Task directions: All of the data, from the first line to the last, should be reproduced without alteration.

Source records:
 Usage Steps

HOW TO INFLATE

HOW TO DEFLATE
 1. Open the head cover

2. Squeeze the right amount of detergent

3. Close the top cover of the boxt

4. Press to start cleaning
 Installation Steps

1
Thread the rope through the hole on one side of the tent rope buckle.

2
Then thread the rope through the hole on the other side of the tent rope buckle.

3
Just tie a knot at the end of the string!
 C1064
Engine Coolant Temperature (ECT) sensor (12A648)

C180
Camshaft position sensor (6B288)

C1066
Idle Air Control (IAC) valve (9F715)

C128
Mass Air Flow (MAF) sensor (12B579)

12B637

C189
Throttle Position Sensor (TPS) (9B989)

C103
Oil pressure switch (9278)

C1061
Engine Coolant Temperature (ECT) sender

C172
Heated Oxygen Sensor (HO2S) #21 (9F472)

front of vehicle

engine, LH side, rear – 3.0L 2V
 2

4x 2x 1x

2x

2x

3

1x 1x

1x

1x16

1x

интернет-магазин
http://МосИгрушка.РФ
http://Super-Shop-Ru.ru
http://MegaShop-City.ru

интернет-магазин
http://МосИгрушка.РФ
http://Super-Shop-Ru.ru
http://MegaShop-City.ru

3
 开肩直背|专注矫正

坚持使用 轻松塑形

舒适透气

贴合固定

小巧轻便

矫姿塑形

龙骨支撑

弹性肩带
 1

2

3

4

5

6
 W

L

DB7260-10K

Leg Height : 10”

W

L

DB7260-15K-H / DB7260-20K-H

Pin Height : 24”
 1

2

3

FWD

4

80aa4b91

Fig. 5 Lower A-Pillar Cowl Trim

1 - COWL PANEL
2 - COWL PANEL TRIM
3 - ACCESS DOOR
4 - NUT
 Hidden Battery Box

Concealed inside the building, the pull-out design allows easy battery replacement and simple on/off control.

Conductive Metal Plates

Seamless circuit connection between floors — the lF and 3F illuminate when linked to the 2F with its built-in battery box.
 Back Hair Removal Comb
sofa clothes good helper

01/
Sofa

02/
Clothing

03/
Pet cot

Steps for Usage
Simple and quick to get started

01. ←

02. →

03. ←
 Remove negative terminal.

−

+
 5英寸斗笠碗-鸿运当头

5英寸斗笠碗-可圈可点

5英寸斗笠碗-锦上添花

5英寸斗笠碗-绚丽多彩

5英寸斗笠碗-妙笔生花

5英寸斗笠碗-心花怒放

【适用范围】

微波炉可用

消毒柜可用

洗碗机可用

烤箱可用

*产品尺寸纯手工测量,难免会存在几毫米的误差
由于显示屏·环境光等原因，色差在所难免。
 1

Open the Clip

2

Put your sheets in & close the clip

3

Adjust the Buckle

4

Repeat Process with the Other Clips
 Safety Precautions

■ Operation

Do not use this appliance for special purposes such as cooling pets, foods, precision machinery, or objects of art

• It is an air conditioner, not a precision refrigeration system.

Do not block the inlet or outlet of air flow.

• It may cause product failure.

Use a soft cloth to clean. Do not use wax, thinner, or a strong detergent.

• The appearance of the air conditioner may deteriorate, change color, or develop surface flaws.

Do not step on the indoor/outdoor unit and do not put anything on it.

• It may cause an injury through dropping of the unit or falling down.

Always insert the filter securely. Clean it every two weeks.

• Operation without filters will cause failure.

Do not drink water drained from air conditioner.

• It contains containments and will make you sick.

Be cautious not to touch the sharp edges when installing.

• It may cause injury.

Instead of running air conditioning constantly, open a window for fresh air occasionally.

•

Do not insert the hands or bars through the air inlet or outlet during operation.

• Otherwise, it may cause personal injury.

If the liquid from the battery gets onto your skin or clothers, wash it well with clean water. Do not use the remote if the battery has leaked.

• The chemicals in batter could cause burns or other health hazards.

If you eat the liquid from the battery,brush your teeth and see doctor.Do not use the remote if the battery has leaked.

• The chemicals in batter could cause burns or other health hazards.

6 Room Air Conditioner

Written solution:
 Usage Steps

HOW TO INFLATE

HOW TO DEFLATE
 1. Open the head cover

2. Squeeze the right amount of detergent

3. Close the top cover of the boxt

4. Press to start cleaning
 Installation Steps

1
Thread the rope through the hole on one side of the tent rope buckle.

2
Then thread the rope through the hole on the other side of the tent rope buckle.

3
Just tie a knot at the end of the string!
 C1064
Engine Coolant Temperature (ECT) sensor (12A648)

C180
Camshaft position sensor (6B288)

C1066
Idle Air Control (IAC) valve (9F715)

C128
Mass Air Flow (MAF) sensor (12B579)

12B637

C189
Throttle Position Sensor (TPS) (9B989)

C103
Oil pressure switch (9278)

C1061
Engine Coolant Temperature (ECT) sender

C172
Heated Oxygen Sensor (HO2S) #21 (9F472)

front of vehicle

engine, LH side, rear – 3.0L 2V
 2

4x 2x 1x

2x

2x

3

1x 1x

1x

1x16

1x

интернет-магазин
http://МосИгрушка.РФ
http://Super-Shop-Ru.ru
http://MegaShop-City.ru

интернет-магазин
http://МосИгрушка.РФ
http://Super-Shop-Ru.ru
http://MegaShop-City.ru

3
 开肩直背|专注矫正

坚持使用 轻松塑形

舒适透气

贴合固定

小巧轻便

矫姿塑形

龙骨支撑

弹性肩带
 1

2

3

4

5

6
 W

L

DB7260-10K

Leg Height : 10”

W

L

DB7260-15K-H / DB7260-20K-H

Pin Height : 24”
 1

2

3

FWD

4

80aa4b91

Fig. 5 Lower A-Pillar Cowl Trim

1 - COWL PANEL
2 - COWL PANEL TRIM
3 - ACCESS DOOR
4 - NUT
 Hidden Battery Box

Concealed inside the building, the pull-out design allows easy battery replacement and simple on/off control.

Conductive Metal Plates

Seamless circuit connection between floors — the lF and 3F illuminate when linked to the 2F with its built-in battery box.
 Back Hair Removal Comb
sofa clothes good helper

01/
Sofa

02/
Clothing

03/
Pet cot

Steps for Usage
Simple and quick to get started

01. ←

02. →

03. ←
 Remove negative terminal.

−

+
 5英寸斗笠碗-鸿运当头

5英寸斗笠碗-可圈可点

5英寸斗笠碗-锦上添花

5英寸斗笠碗-绚丽多彩

5英寸斗笠碗-妙笔生花

5英寸斗笠碗-心花怒放

【适用范围】

微波炉可用

消毒柜可用

洗碗机可用

烤箱可用

*产品尺寸纯手工测量,难免会存在几毫米的误差
由于显示屏·环境光等原因，色差在所难免。
 1

Open the Clip

2

Put your sheets in & close the clip

3

Adjust the Buckle

4

Repeat Process with the Other Clips
 Safety Precautions

■ Operation

Do not use this appliance for special purposes such as cooling pets, foods, precision machinery, or objects of art

• It is an air conditioner, not a precision refrigeration system.

Do not block the inlet or outlet of air flow.

• It may cause product failure.

Use a soft cloth to clean. Do not use wax, thinner, or a strong detergent.

• The appearance of the air conditioner may deteriorate, change color, or develop surface flaws.

Do not step on the indoor/outdoor unit and do not put anything on it.

• It may cause an injury through dropping of the unit or falling down.

Always insert the filter securely. Clean it every two weeks.

• Operation without filters will cause failure.

Do not drink water drained from air conditioner.

• It contains containments and will make you sick.

Be cautious not to touch the sharp edges when installing.

• It may cause injury.

Instead of running air conditioning constantly, open a window for fresh air occasionally.

•

Do not insert the hands or bars through the air inlet or outlet during operation.

• Otherwise, it may cause personal injury.

If the liquid from the battery gets onto your skin or clothers, wash it well with clean water. Do not use the remote if the battery has leaked.

• The chemicals in batter could cause burns or other health hazards.

If you eat the liquid from the battery,brush your teeth and see doctor.Do not use the remote if the battery has leaked.

• The chemicals in batter could cause burns or other health hazards.

6 Room Air Conditioner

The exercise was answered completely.